> TASKS TO PERFORM
- 1) Reproduce the passage of the forum thread about spare tires between "I thank you" and "like this one.", inclusive.
- 2) Write the next part of the forum thread about spare tires, picking up after its final sentence.

> TEXT SHOWN
******
No spare tire in car!! Need advice on good 12 V (plug into cigarette lighter socket) tire inflater and fix-a-flat

Seems many new cars are not including spare tires, to save money, space and weight. I asked how are we supposed to change a flat tire? The answer was, "You don't." You buy "fix-a-flat" and a 12 volt tire inflator that you always keep in your trunk. Those should work to get you to a service station or tire store, unless:
1. You're out in the boondocks or on a lonely stretch of freeway, where the fix a flat may not last until you get to a station.
or
2. The puncture is so large that the fix a flat won't plug it.
In either of these 2 scenarios, your solution is a cell phone.

Have any of you purchased a good tire inflator that isn't a piece of junk? Also, is one brand of fix-a-flat just as good as another?
I thank you all in advance
posted by luvmywife to Travel & Transportation (19 answers total)
 
Couldn't you just put a spare in the trunk yourself?
posted by runningwithscissors at 7:45 AM on June 15, 2010


Not trying to be contrary here, but you can always buy a spare tire and keep it in the car. Maybe I'm just a dinosaur, but I'd feel better having a real spare. Though are you saying the car doesn't have a jack either? I have a 12-volt tire inflator and it works fine if you've just run over a nail or something or especially have a slow leak which was what was always happening to me. Mine's practically an antique, but it looks a lot like this one.
posted by jessamyn at 7:48 AM on June 15, 2010


Most 12V inflators aren't really designed for demanding usage. That said, they're probably pretty much the same in the fact that they will take FOREVER to inflate your tire fully. But, it is certainly better than nothing. Grab the Fix-A-Flat brand inflator/patch in an aerosol can, it's never let me down before. I have both a doughnut spare and a 12v inflator/Fix-A-Flat in my hatch... You never know when you might need both.

If you're worried about the disaster scenario where you'd have a large puncture or sidewall blowout, you should really consider getting a spare tire, a small jack, and a tire iron (the cross, while much larger, gives you 4 of the most common sizes to fit practically all lug nut sizes).

You can find out what the lug pattern is on your car by searching for wheels for your car on tirerack.com. Common five bolt patterns are 5x100, 5x114.3, 5x115. Once you have that information you can either buy a steel rim and tire directly from tirerack or anywhere else that sells tires, or you can try your luck at a salvage yard. I've had good luck finding salvage alloy wheels that match what is on my car at car-part.com. Of course, if your car is brand new, it might be a little more difficult to find a matching salvage wheel there, but there's always eBay or CraigsList. Good luck!

Another option, although it will most likely prove to be costly is to get the spare right from the dealership. Odds are it's something they can order, be it a full-size or a "doughnut." But it will certainly cost you dealership prices, AKA big $$.
******
> RECORDS
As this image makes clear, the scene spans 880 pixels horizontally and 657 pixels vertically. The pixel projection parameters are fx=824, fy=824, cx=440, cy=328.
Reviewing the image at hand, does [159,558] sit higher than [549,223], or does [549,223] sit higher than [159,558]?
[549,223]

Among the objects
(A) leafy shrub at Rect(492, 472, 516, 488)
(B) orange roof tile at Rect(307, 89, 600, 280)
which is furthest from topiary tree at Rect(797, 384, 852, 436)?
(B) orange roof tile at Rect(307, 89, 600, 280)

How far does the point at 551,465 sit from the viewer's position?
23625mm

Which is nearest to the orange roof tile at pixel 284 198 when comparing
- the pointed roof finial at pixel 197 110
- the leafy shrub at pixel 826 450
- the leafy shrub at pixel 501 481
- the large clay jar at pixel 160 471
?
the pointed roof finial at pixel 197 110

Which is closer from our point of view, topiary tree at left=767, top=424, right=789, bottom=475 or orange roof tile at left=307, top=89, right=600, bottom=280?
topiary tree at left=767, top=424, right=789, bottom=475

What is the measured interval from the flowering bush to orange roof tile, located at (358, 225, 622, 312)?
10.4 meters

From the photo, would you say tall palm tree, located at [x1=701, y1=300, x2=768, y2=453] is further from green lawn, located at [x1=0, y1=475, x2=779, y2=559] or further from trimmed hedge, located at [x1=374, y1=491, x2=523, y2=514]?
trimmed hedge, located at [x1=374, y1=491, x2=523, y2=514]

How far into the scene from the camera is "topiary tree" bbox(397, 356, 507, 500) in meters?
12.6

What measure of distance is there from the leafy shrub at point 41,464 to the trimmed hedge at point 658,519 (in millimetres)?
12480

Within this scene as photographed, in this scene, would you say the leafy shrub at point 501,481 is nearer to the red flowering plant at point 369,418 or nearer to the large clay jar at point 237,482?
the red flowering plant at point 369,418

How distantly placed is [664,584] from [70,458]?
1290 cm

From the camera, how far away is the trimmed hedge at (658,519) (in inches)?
******
> OUTPUTS FOR THE TASKS
- 1)
I thank you all in advance
posted by luvmywife to Travel & Transportation (19 answers total)
 
Couldn't you just put a spare in the trunk yourself?
posted by runningwithscissors at 7:45 AM on June 15, 2010


Not trying to be contrary here, but you can always buy a spare tire and keep it in the car. Maybe I'm just a dinosaur, but I'd feel better having a real spare. Though are you saying the car doesn't have a jack either? I have a 12-volt tire inflator and it works fine if you've just run over a nail or something or especially have a slow leak which was what was always happening to me. Mine's practically an antique, but it looks a lot like this one.

- 2)
posted by ganzhimself at 8:03 AM on June 15, 2010


O.K. folks. My wife and daugheter will often be driving the car and from past experience, they can't even get the lug nuts off, so I kind of like the idea--for their sakes-- of just inflating the tire and driving home or to a local outfit that can fix it. Thus, I don't want a spare tire.
posted by luvmywife at 8:11 AM on June 15, 2010


If you're willing to consider having a can of fix-a-flat, how about bringing along a tire plug kit. I used one of these once on a flat caused by a nail and it worked great.
posted by jaimev at 8:11 AM on June 15, 2010 [1 favorite]


My husband as a 12-volt tire inflator, just one he picked up at the local Auto Parts store for not too much money. (That is, it's no special brand or fancy deal.) It works great, actually; we use it to pump up tires that are low, to get a car with a flat and a slow leak to wherever it has to go for fixing, even to pump up bike tires.

It's noisy as all get out and pretty slow compared to going and using the air at the gas station, but it does the job!

My husband carries fix-a-flat; I don't because of the terrifying warnings about exploding all over the can. But both our cars have spares.
posted by Eyebrows McGee at 8:13 AM on June 15, 2010


Totally nthing to buy a spare. The fix-a-flat and tire inflater won't do a lick of good if its a larger blowout. Don't bother with a solution that only fixes half the problems.
posted by ish__ at 8:13 AM on June 15, 2010


Fix-a-flat is hated by tire repair folks. I used it once, and got the wrath of a mechanic who worked on the tire after the stuff sprayed out everywhere. YMMV, pun intended ;)
posted by kuppajava at 8:22 AM on June 15, 2010 [2 favorites]


I have yet to have a problem on the road that would be fixed by fix-a-flat. Most road problems ruin the tire to the point you couldn't just add it and fill it up.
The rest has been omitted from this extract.